Inchiesta bis sul finanziere in servizio a Lecce: è caccia all’archivio segreto

La Dda di Milano non era la sola a indagare su Giuliano Schiano, il maresciallo della guardia di finanza in servizio alla Dia di Lecce, accusato di aver effettuato la maggior parte degli accessi abusivi per la rete dell’Equalize, specializzata in dossieraggio.

L’altra inchiesta

Da alcuni mesi un’altra Procura italiana stava conducendo un’inchiesta parallela, sulla quale viene mantenuto al momento il massimo riserbo, ma che riguarderebbe lo stesso tipo di reato contestatogli nell’indagine milanese. Anzi, i due fascicoli di inchiesta si incrocerebbero. Secondo quanto ricostruito nel secondo fascicolo, Schiano sarebbe entrato nello Sdi, usando sempre lo stesso numero di procedimento (realmente esistente), digitato come “facciata” per dare informazioni ai suoi interlocutori lombardi, ma per soddisfare ben altre richieste, provenienti per la maggior parte dei casi da clienti del mondo dell’imprenditoria. Proprio nelle scorse ore, i due fascicoli sarebbero stati inviati a Milano per la riunione.

Il riscontro nelle carte

Una circostanza che emerge anche dalle carte milanesi, dalle migliaia di intercettazioni che costituiscono l’ossatura dell’indagine, e in particolare da un dialogo tra l’imprenditore reggiano 38enne Giulio Cornelli (ai domiciliari) e l’esperto consulente informatico Samuele Calamucci (anche lui ai domiciliari): “Io ho un dubbio… te l’ho detto che lui prima lavorava per uno lì di Lecce che… con cui era amico… che è il motivo per cui l’ho conosciuto … secondo me a ottobre 2021 c’era…». I due nomi passati al microscopio dell’appendice salentina sono quelli di imprenditori di Como, ma all’Equalize non dicono nulla: Calamucci chiede “Tu hai idea di chi può averglielo chiesto?” e Cornelli risponde affermativamente ma aggiunge che si informerà meglio: “Io ho un dubbio che te l’ho detto, quello lì… però non lo so, dopo glielo voglio chiedere meglio, perché lui secondo, perché anche lui c ‘ha un archivio e secondo me se lo ricorda!’)”.

I controlli

Un altro aspetto sul quale si stanno concentrando ora gli investigatori è quello relativo all’elevato grado di libertà con cui Schiano operava. Vogliono, in sostanza, capire come mai nessuno si sia accorto dell’attività parallela, e illecita, che svolgeva da parecchio tempo. Il dubbio è che altri fossero a conoscenza del dossieraggio sistematico, ma che lo avrebbero coperto. Maresciallo da un paio d’anni, dopo aver superato un concorso interno, era passato alla Dia di Lecce dal comando provinciale, su richiesta esplicita di un suo superiore, che lo avrebbe voluto con sé. I suoi compiti, attività illecita a parte, non erano operativi ma piuttosto logistici, impiegato come autista o in ufficio. Avrebbe avuto, in sostanza, parecchio tempo libero ma poche motivazioni per entrare nel data base di tutte le forze dell’ordine nazionali.

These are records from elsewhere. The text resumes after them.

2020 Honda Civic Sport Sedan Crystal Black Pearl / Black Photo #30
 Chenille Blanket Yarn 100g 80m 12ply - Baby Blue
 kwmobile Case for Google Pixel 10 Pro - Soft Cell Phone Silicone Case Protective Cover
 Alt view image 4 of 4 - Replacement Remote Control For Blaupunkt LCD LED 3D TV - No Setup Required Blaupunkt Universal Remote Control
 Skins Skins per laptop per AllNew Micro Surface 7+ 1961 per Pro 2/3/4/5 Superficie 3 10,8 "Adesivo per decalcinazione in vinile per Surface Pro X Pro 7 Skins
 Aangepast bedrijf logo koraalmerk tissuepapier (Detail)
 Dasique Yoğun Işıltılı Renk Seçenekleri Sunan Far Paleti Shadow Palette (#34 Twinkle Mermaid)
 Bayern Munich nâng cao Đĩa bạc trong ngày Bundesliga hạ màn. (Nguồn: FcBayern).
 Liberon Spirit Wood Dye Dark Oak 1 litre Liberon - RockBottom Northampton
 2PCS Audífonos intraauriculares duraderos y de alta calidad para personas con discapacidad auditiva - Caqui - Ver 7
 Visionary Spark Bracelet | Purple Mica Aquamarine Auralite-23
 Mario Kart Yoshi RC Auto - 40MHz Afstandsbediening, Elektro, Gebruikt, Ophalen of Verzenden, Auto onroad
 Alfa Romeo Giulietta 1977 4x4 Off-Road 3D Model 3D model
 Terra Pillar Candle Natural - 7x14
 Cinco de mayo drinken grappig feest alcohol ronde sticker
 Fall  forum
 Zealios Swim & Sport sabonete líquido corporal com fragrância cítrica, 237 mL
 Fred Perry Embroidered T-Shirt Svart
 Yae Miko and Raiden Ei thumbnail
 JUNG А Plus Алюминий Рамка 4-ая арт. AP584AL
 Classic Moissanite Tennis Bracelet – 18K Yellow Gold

Un’abitudine ormai radicata nel tempo, se si considera che gli accessi monitorati dai carabinieri del Nucleo investigativo di Varese risalgono negli anni e sono molteplici. Lo stesso Calamucci, registrano le microspie dei carabinieri mentre ne parla con Cornelli, è preoccupato: “Sì, sì, so, è per capire!”, “No, anche perché, prima che magari fa… come si dice? Pesca da più serbatoi e allora non va bene con… la politica nostra!”. Per questo, riportano gli atti, Cornelli a febbraio prende un treno per Lecce per parlare de visu con il maresciallo Schiano e capire se il loro sistema fosse blindato.